» **PROBLEMS TO WORK ON**
[1] In the passage on adult education, when was Halesowen's Premonstratensian Abbey founded?
[2] Reproduce the part of the passage on adult education that begins at the words "In the early" and stops after "their former selves.".
[DOCUMENT PASSAGE]
So, what has happened?  Again I will be informed by my experience in the west midlands, although this certainly reflects wider trends. I would suggest that adult educators have questions to answer, not all of whom have been the ‘victims’ in this process. We have to ask if the sector is still addressing the responsibilities and obligations that its professional managers and tutors have in the past generally accepted as a part of their role to both the individual and the communities in which they are working?  The trends that have now become more explicit have long been recognised and acknowledged by many historians and archaeologists working in adult education. One consequence of this has been the fact that adult education has traditionally been seen as one of the pillars upon which community awareness, and the protection and interpretation of the historic environment was built; it was inevitably promoted through the great popularity of historical studies within adult and continuing studies programmes, and it is a perspective that in the west midlands may certainly be traced back to the 1970s at least. Most of us working as staff tutors and programme organisers at this time certainly worked for the well-being of our students, but also for the well-being of our disciplines. One small illustration, but by no means unique! I organised a day conference in Halesowen on the theme of ‘Medieval Monasteries’, part of which highlighted Halesowen’s own heritage in this regard, with its Premonstratensian Abbey founded early in the thirteenth century. At the time however, this heritage was not widely appreciated, and efforts were in hand to undertake the consolidation and restoration of the surviving fabric. The awareness that the event created was subsequently articulated in correspondence published in the local press, which saw residents raising issues around future planning proposals and the importance of Halesowen’s monastic site – one that now has been consolidated and made accessible to the public, and is supported by an association of ‘Friends’.

 

In the early 1990s what has been described as a ‘culture of formal accreditation’ emerged. This impacted upon recruitment, and led in some cases for students to move from university provision to the WEA and others. As some feared at the time, this has effectively become a point from which traditional or liberal adult education went into decline, to the extent that we are now in a world where departments with long and distinguished records are now either closed or mere shadows of their former selves.
[/DOCUMENT PASSAGE]
[SUPPLIED DATA]
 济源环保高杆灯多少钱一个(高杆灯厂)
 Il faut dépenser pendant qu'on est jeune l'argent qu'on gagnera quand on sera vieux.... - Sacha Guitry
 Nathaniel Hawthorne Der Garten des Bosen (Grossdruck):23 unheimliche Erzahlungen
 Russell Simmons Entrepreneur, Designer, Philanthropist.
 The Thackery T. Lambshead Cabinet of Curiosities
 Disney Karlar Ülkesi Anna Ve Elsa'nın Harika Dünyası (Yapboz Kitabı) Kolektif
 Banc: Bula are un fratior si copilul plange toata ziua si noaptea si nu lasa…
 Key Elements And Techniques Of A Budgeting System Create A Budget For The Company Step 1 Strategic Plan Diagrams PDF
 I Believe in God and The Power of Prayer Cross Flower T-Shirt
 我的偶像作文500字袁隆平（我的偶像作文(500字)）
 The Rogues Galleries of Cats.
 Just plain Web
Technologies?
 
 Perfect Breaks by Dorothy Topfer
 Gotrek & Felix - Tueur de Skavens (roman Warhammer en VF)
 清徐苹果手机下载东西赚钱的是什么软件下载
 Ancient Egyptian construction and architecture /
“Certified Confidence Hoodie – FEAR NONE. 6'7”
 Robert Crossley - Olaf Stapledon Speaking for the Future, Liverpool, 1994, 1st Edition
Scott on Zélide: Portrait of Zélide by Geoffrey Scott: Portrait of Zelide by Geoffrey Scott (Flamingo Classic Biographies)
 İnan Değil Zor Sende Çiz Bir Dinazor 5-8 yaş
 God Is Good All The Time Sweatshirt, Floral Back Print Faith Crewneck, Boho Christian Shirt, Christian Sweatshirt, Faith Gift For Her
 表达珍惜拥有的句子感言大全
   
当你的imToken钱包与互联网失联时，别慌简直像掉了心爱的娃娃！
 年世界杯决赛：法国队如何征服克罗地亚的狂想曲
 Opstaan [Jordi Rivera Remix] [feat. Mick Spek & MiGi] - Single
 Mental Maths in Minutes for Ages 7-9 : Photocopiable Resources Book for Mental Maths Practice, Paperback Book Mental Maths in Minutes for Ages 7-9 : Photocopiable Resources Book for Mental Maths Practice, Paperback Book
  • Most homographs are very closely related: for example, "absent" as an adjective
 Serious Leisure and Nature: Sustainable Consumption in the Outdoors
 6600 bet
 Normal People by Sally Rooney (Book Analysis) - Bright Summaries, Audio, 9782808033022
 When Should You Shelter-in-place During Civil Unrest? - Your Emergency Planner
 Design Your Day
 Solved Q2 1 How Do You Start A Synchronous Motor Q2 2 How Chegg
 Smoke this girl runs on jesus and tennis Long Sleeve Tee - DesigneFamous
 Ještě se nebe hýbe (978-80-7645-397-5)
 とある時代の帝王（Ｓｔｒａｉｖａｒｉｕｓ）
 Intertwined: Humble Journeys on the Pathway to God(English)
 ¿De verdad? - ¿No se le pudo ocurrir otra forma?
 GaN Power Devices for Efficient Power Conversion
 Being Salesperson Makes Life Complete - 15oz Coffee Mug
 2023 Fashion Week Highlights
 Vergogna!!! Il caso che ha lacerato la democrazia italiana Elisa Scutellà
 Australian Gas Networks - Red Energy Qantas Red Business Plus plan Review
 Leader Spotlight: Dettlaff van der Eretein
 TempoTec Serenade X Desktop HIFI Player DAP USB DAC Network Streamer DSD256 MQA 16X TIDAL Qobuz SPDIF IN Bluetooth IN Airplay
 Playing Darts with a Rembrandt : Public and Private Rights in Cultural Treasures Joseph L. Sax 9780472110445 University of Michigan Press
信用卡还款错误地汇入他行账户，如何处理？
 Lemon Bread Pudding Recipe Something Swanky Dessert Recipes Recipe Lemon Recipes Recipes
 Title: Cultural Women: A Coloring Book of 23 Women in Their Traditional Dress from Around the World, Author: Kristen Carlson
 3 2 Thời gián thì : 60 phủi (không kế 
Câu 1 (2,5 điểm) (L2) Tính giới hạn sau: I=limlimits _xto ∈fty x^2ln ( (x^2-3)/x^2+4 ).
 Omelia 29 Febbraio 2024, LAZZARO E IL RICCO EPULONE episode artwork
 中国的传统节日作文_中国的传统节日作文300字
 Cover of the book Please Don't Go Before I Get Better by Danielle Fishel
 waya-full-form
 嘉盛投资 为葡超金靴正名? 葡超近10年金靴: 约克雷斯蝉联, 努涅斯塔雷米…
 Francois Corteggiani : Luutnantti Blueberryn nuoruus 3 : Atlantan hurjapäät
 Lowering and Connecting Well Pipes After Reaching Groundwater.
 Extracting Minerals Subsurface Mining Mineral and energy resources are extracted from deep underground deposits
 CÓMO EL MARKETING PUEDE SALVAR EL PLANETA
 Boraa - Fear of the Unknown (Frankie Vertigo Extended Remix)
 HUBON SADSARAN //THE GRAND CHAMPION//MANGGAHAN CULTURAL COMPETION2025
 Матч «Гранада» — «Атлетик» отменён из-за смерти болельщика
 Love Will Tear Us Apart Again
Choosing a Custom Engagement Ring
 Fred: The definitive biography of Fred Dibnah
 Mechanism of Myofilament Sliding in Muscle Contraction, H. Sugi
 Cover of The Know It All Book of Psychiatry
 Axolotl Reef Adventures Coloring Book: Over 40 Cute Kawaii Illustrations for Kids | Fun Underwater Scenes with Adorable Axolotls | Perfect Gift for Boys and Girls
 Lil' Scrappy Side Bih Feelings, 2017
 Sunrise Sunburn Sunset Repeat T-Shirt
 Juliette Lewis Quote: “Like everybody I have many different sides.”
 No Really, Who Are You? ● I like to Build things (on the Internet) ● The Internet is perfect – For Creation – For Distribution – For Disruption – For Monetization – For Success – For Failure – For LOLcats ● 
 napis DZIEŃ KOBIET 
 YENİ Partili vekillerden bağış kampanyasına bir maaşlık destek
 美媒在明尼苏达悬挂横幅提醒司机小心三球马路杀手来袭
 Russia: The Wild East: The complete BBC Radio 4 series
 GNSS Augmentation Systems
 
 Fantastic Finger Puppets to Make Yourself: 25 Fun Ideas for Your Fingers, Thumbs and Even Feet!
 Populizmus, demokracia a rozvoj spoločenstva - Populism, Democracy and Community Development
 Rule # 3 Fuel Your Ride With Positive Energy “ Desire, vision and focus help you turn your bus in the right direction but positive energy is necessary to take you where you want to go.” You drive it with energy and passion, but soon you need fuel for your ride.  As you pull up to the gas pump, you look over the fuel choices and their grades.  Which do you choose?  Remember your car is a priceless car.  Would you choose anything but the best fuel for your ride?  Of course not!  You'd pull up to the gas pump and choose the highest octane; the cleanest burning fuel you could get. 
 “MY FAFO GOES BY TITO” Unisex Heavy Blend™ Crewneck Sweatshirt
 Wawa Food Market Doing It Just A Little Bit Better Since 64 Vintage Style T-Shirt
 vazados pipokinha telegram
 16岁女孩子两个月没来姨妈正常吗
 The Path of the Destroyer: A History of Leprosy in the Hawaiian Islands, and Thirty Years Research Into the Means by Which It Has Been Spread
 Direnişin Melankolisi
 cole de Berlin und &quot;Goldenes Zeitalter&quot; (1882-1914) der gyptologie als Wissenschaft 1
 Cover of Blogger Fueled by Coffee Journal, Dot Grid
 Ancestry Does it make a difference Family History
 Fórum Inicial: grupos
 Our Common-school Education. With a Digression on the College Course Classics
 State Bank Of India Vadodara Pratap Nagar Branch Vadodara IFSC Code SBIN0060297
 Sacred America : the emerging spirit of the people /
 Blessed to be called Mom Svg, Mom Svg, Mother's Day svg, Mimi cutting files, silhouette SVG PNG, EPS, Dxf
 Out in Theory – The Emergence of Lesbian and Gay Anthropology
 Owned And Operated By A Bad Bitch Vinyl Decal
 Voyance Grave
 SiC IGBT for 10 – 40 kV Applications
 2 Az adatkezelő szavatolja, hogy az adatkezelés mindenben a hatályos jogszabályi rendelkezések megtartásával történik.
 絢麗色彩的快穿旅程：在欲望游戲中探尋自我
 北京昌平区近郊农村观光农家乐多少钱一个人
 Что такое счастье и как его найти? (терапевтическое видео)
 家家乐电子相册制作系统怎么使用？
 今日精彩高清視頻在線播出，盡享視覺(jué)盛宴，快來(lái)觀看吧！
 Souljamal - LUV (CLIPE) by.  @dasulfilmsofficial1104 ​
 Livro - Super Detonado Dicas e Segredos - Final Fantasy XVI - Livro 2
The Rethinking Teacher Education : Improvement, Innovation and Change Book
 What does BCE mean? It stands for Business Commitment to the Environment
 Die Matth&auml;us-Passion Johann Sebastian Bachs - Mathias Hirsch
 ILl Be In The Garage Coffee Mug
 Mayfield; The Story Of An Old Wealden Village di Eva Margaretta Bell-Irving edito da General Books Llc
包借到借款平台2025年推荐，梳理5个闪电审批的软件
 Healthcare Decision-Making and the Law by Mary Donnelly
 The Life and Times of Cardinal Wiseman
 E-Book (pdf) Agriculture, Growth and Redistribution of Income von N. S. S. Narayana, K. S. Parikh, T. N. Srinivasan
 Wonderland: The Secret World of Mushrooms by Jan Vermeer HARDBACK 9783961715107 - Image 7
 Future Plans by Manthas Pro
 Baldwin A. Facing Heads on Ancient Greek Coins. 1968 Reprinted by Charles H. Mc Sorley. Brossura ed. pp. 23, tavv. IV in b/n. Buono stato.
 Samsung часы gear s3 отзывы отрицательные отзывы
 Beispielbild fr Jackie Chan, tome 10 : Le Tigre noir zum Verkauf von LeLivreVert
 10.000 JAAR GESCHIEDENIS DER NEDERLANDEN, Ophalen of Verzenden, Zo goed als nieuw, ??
[/SUPPLIED DATA]
» **SOLVED PROBLEMS**
[1] Early in the thirteenth century.

[2]
In the early 1990s what has been described as a ‘culture of formal accreditation’ emerged. This impacted upon recruitment, and led in some cases for students to move from university provision to the WEA and others. As some feared at the time, this has effectively become a point from which traditional or liberal adult education went into decline, to the extent that we are now in a world where departments with long and distinguished records are now either closed or mere shadows of their former selves.